» QUOTED PASSAGE:
▼

I woke up this morning and for the first time thought "I am over reacting."

The more I think about it, I believe the doctor (the specialist that I spoke with about the heavy drinking before I knew I was pregnant) meant to say was that there is not a lot of data out there about binge drinking before a woman knows she is pregnant. That is what he meant by an "un-quantifiable risk." There is no study that says "it doubles the chances of a birth defect" or "it will absolutely result in a birth defect."

Taking anti-depressants during pregnancy seems extreme, but the fact that my counsellor would raise the idea with me reflects that I have been at the extreme edge of anxiety over this. And it sounds like the reality is that the baby is probably fine (despite the drinking, at least).

I am going to focus on the idea that we are, more probably than not, fine. Or at least I will try to do so.

Thank you again for your patience, your kind words, your encouragement and (when appropriate) your frankness.

▲

» WORK INSTRUCTION 1: Reproduce the passage on drinking before pregnancy between "Taking anti-depressants during" and "drinking, at least).", inclusive.
» WORK INSTRUCTION 2: For each statement, answer yes or no according to the passage on drinking before pregnancy, and quote the deciding words: (a) The writer cites a study showing that drinking doubles the chances of a birth defect. (b) The counsellor raised the idea of taking anti-depressants during pregnancy. (c) The writer means to focus on the idea that they are probably fine.

» RECORD EXCERPTS:
▼

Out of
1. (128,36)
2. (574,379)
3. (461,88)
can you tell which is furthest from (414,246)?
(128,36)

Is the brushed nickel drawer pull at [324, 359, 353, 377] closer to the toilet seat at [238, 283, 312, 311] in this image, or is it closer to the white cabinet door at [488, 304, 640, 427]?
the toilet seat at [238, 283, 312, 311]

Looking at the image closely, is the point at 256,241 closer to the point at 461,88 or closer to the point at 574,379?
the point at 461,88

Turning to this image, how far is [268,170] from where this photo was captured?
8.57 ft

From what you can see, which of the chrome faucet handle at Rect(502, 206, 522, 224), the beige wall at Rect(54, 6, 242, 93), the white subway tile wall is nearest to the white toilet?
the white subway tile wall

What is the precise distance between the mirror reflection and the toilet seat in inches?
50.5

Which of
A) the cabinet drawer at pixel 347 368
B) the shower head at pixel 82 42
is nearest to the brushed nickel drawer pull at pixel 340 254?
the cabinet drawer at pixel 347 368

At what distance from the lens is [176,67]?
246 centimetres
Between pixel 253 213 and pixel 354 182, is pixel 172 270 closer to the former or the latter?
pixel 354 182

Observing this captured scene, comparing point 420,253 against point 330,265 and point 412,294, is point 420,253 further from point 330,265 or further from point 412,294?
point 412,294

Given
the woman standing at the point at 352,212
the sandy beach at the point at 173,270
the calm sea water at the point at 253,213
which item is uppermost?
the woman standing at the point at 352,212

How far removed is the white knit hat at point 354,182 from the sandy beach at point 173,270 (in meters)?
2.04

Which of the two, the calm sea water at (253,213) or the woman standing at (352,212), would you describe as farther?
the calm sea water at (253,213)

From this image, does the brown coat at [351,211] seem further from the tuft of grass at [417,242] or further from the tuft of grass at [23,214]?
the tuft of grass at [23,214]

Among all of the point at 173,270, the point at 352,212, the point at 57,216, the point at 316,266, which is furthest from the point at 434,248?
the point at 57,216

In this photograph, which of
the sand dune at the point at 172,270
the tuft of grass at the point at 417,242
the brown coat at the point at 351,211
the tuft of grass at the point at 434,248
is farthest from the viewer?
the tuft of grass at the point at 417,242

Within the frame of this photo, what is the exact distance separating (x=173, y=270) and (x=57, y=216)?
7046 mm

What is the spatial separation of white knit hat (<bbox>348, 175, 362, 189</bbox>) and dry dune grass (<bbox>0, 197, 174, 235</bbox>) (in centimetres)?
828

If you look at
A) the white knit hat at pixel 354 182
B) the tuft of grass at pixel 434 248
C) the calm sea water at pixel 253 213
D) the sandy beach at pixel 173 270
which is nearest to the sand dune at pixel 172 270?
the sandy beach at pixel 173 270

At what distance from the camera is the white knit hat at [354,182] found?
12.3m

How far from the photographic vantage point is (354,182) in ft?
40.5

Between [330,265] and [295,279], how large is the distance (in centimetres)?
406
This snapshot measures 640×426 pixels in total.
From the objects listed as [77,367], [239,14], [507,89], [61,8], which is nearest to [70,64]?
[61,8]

▲
▼

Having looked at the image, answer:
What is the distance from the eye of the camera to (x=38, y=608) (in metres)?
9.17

▲
▼

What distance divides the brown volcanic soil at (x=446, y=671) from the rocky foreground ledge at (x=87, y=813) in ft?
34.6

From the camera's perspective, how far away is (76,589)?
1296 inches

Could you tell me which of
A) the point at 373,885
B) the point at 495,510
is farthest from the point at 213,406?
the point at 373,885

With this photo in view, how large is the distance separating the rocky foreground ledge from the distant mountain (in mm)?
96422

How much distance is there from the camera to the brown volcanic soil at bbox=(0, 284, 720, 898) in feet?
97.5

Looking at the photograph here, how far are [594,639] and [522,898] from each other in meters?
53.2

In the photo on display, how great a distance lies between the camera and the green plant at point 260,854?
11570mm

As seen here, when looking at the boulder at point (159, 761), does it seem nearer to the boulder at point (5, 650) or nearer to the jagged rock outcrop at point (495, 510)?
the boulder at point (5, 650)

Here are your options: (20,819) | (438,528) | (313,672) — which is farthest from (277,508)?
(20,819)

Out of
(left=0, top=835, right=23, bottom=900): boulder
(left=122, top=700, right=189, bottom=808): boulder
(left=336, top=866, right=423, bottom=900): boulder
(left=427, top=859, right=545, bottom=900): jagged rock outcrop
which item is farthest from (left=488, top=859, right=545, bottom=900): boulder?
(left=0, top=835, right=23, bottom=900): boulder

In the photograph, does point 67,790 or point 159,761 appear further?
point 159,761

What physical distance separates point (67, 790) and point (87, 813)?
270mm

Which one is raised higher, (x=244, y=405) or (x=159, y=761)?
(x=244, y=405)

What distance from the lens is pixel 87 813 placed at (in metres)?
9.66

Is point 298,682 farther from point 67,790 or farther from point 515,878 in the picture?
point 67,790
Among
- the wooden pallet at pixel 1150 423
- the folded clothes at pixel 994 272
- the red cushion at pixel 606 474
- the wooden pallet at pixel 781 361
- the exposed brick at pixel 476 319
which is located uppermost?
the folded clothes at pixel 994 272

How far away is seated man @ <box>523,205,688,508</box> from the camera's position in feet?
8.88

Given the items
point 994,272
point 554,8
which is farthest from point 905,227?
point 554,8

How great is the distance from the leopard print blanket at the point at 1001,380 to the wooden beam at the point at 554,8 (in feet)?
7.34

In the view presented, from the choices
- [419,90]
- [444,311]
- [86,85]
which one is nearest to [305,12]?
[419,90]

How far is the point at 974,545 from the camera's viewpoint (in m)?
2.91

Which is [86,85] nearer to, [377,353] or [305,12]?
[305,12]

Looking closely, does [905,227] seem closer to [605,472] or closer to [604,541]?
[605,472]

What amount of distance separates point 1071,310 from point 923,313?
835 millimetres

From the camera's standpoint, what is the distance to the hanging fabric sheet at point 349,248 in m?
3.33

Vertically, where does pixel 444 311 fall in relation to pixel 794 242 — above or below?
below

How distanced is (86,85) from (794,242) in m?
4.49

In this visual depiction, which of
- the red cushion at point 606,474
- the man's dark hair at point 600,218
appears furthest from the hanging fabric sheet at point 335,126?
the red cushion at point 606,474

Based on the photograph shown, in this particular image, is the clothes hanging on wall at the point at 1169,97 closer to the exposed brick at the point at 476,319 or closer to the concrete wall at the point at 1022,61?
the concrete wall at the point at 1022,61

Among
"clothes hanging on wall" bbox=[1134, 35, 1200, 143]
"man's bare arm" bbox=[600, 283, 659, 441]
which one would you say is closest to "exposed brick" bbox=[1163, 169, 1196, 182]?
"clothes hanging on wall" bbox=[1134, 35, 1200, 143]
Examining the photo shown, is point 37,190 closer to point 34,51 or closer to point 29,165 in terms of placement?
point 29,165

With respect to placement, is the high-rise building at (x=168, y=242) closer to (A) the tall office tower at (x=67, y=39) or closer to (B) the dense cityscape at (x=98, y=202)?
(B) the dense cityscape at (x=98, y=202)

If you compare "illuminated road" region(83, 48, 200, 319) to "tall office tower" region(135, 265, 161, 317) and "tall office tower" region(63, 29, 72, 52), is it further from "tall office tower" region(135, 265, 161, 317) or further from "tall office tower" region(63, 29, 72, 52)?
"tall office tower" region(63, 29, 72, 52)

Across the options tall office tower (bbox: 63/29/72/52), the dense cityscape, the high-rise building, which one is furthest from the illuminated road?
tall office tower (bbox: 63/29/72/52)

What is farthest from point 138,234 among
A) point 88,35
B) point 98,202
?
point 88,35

▲

» WORKED SOLUTION 1:
Taking anti-depressants during pregnancy seems extreme, but the fact that my counsellor would raise the idea with me reflects that I have been at the extreme edge of anxiety over this. And it sounds like the reality is that the baby is probably fine (despite the drinking, at least).

» WORKED SOLUTION 2:
(a) No: "There is no study that says "it doubles the chances of a birth defect""
(b) Yes: "Taking anti-depressants during pregnancy seems extreme, but the fact that my counsellor would raise the idea with me"
(c) Yes: "I am going to focus on the idea that we are, more probably than not, fine."